Gravenstine v. Feger

2 Sadler 30 | Pa. | 1886

Opinion by

Mr. Justice Paxson:

Whatever view we may take of the rulings of the. court below, we are not satisfied with the result. If we affirm this judgment, the plaintiff will practically have been denied a hearing. When he appealed from the decree of the orphans’ court of Berks county, it was held that he had no standing, and his appeal was *31dismissed upon that ground. See Gravenstine’s Appeal, 2 Pennyp. 61.

Now the court below decides, in the action of replevin which he brought for the certificate in question, that he is concluded by the decree in Berks county. Fortunately, the certificate is still in the hands of Feger, the guardian, where it will remain until the controversy is decided.
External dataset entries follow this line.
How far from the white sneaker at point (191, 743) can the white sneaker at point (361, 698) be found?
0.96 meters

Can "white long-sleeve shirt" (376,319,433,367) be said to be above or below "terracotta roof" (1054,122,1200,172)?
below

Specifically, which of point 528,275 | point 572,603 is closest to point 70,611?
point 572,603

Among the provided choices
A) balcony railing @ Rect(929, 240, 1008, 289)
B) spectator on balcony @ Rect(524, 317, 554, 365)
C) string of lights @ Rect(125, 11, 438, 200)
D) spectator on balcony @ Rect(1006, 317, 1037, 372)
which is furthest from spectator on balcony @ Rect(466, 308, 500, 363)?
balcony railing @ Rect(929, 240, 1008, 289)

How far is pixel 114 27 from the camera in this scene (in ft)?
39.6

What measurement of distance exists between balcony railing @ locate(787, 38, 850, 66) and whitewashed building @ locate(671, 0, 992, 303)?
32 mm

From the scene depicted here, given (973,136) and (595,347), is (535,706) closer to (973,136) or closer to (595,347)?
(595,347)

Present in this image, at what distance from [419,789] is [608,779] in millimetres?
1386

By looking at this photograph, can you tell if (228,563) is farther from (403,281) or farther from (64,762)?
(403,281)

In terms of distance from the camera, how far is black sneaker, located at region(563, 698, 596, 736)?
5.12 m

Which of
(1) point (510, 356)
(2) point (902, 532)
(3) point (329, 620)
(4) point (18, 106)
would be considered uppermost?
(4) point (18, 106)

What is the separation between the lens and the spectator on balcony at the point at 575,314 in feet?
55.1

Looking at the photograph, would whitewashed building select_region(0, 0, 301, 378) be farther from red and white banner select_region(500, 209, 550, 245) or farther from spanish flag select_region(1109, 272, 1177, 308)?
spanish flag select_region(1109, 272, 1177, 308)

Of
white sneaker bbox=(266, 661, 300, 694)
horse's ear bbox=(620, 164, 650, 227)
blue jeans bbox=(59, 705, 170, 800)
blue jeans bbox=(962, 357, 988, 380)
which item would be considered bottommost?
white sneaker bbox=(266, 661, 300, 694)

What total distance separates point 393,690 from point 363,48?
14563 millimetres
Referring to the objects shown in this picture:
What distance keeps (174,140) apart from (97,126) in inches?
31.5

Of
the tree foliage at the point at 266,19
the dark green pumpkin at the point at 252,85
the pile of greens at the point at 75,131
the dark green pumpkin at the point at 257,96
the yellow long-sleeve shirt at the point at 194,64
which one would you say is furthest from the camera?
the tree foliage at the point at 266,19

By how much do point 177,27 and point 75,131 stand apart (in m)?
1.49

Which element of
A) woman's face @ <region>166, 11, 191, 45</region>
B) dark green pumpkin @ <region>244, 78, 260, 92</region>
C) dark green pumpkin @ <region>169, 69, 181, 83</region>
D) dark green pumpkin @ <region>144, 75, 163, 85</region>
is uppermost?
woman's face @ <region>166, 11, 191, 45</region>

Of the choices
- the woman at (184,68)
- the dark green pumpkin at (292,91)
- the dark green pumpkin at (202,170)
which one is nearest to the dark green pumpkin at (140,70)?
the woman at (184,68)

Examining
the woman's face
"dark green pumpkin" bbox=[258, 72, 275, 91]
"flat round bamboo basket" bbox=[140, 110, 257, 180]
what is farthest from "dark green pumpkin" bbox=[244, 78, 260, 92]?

In order that the whole question may be considered together,, we now order a reargument of both Gravenstine’s Appeal and of the case in hand. The particular point in Gravenstine’s Appeal to which we wish to call attention upon the reargument is the standing of the appellant in that case. It was assumed that Feger was a testamentary trustee and not a guardian, and that the estate for distribution was not that of the minor, but of his-mother; and that the alleged guardian was claiming adversely to her estate.

These are matters as to which we desire a further argument and a fuller presentation of the facts, and to that end we now order a writ of certiorari to issue in Gravenstine’s Appeal to' bring up the record in that case.